Submitted to: Journal of Agricultural and Food Chemistry
Publication Type: Peer Reviewed Journal
Publication Acceptance Date: 11/21/2001
Publication Date: N/A
Citation: Interpretive Summary: During the malting and brewing processes, the proteins of barley and malt must be partially broken down. Enzymes, called proteinases, form during malting and carry out this process. The amount of protein that is broken down depends on how much of each of these enzymes is present. To make good beer, some but not all, of the protein needs to be degraded. None of the proteinases are inactivated during malting, but nearly all are destroyed during brewing. This paper reports our studies on when the enzymes were inactivated during brewing. During the early, low temperature, brewing stages the proteinases were stable, so the proteins were presumably rapidly hydrolyzed. When the temperature of the brew was raised to 70C to help release sugars, the proteinases were quickly inactivated, and within 16 minutes the protein-degrading enzymes were no longer functioning. Brewers can use this information to either increase or decrease the amount of protein that is present in beer, which can be important to them. This work shows that they can cause more protein to be solubilized by extending the early, low temperature, steps, but that lengthening the 70C stage will not affect the protein levels.

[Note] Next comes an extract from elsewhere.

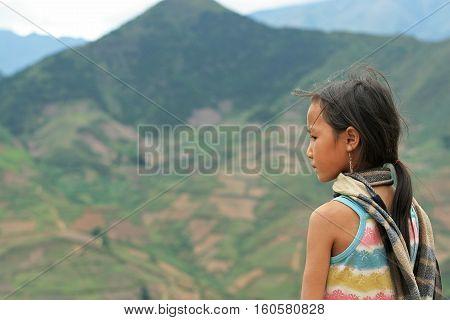 YEN BAI, VIETNAM - MAY 22, 2010: Portrait of an unidentified Vietnamese minority girl in the mountain area of Mu Cang Chai district.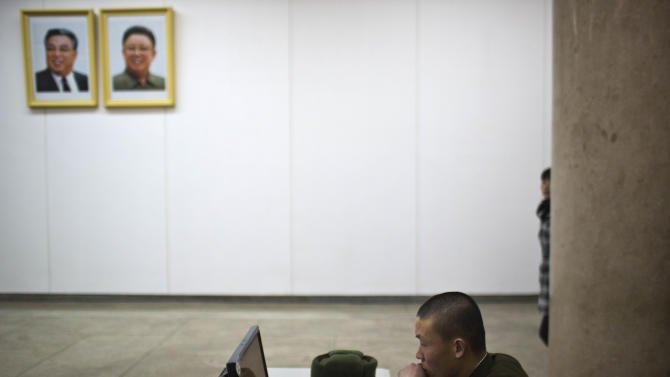 A North Korean soldier works at a computer terminal under portraits of the the late leaders Kim Il Sung and Kim Jong Il inside the Grand People's Study House in Pyongyang on Tuesday, March 12, 2013. (AP Photo/David Guttenfelder)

Technical Abstract: During malting and mashing, the proteinases of barley and malt partially hydrolyze their storage proteins. These enzymes are critical because several aspects of the brewing process are affected by the soluble proteins, peptides and/or amino acids that they release. To develop improved malting barleys and/or malting and brewing methods, it is imperative to know whether and when the green malt endoproteinases are inactivated during malting and mashing. These enzyme activities are totally preserved during kilning and, in this study, we have determined when they were inactivated during mashing. Samples were removed from experimental mashes that mirrored those used in commercial breweries and their endoproteolytic activities were analyzed. The malt endoproteinases were stable through the 38C protein rest phase, but were quickly inactivated when the mash temperature was raised to 72C for the conversion step. All of the proteinase activities were inactivated at about the same rate. These findings indicate that the 'soluble protein' levels of worts can be varied by adjusting the protein rest phase of mashing, but no by altering the conversion time. The rates of hydrolysis of individual malt proteins probably cannot be changed by altering the mash temperature schedule, since the main enzymes that solubilize these proteins are affected similarly by temperature.